[HN Gopher] I decided to build a nine-bit computer
       ___________________________________________________________________
        
       I decided to build a nine-bit computer
        
       Author : mad_ned
       Score  : 139 points
       Date   : 2022-02-09 13:44 UTC (9 hours ago)
        
 (HTM) web link (madned.substack.com)
 (TXT) w3m dump (madned.substack.com)
        
       | googamooga wrote:
       | Ternary logic based computer Setun with 9-bit "bytes" was
       | developed in late fifties in the USSR. Not much info on about it
       | in English, unfortunately.
       | 
       | https://en.wikipedia.org/wiki/Setun
        
         | buescher wrote:
         | Ternary on binary systems usually uses a 2-bit "trit" with an
         | extra potential state. That's even how the later Setun machines
         | did it, from what I understand. Oh yes, and the Soviets even
         | developed their own trinary Forth dialect for them.
        
           | kragen wrote:
           | Even the original Setun machine worked that way, as it turned
           | out, if we believe Willis Ware's contemporary report on
           | Soviet computers.
        
       | giovannibajo1 wrote:
       | Nintendo 64 had a 9-bit RAM (Rambus RDRAM). Only 8 bits of each
       | byte were accessible from the MIPS CPU for obvious reasons; the
       | 9th bit was only used by the GPU (called "RDP") to store extra
       | information while rendering (begin a UMA architecture, the CPU
       | used the same RDRAM used by the CPU). Typically it contained a
       | flag called "coverage" that was used to discriminate pixels on
       | the edge of polygons, that were later subject to antialiasing.
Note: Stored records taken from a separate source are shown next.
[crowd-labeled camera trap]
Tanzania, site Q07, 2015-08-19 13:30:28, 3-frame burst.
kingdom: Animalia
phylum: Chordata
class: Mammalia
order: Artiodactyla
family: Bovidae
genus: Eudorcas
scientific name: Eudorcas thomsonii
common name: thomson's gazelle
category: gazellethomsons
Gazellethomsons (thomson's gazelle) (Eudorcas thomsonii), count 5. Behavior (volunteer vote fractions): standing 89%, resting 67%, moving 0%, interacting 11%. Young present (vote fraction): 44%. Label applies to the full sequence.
By
       | reading back pixels using the CPU, you would be unable to see the
       | coverage flag.
        
         | wolfram74 wrote:
         | Yet another weird bit of N64 lore, I'm amazed mupen64 works as
         | well as it does.
        
           | oh_sigh wrote:
           | > weird bit
           | 
           | Quite literally
        
         | klodolph wrote:
         | The 9th bit was also used by the depth buffer.
         | 
         | To add to this, the reason that the RAM was available with 9
         | bits in the first place is so that it could be used to make
         | systems with ECC. It's just that you didn't have to use that
         | 9th bit for error correction, you could use it for extra data,
         | if you designed the system to use it that way.
        
       | Koshkin wrote:
       | Wrote an emulator of a simple 12-bit CPU once, and ran a few
       | examples (coded in binary, of course) on it. It's a fun exercise
       | - highly recommended!
        
       | JoachimS wrote:
       | I was hoping that he was building a CPU that worked on Strong
       | Kleenean logic. https://en.wikipedia.org/wiki/Three-valued_logic
        
       | teekert wrote:
       | I read it because of the steam powered machine at the top...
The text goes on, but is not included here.